According to BoxingInsider.com, “In a January 25, 2019 Bad Guy Inc. YouTube video titled, “When did a failed drug test, stop being a ‘failed drug test?'” current Bellator fighter and ESPN analyst Chael Sonnen weighed in on the issue, going on record to state:

“But now the question comes down to how three agencies test him all in the same night and two of them missed it. I’m a little confused how there isn’t a spotlight and a question mark on how USADA, with an 11-million-dollar yearly budget missed it on the same night that California, who then submitted it to the WADA lab at UCLA, missed it, but VADA who collected the sample on the same night, submitted it to the same lab, caught it.”

Completely legitimate points and questions, some of which lead to more questions than answers. Not only is Sonnen confused, but you should be too. Exactly what is going on here, and who is regulating the regulators?
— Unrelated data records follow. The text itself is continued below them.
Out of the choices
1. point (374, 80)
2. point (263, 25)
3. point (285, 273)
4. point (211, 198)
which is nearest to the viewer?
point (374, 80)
In a December 2, 2008 Spiegel.de article titled,  “Interview with Former Anti-Doping Czar 'Doping Is Organized along Mafia Lines',” former president of the World Anti-Doping Agency (WADA) Richard Pound, states that, “Doping is not an exception in cycling, there is a doping culture.” Not only is there a doping culture in cycling, but within the ranks of combat sport athletes as well. According to an August 9, 2016 MMAFighting.com article titled, “Conor McGregor says Nate Diaz is right: ‘They (expletive) all are on steroids’,” author Marc Raimondi writes, “They’re all on steroids. You’ve heard Nate Diaz say it time and time again regarding his peers in mixed martial arts.” And considering fighters to this day, one by one, continue to be flagged for performance enhancing drug use, despite the “USADA era” of the UFC, it’s hard to deny this point of view.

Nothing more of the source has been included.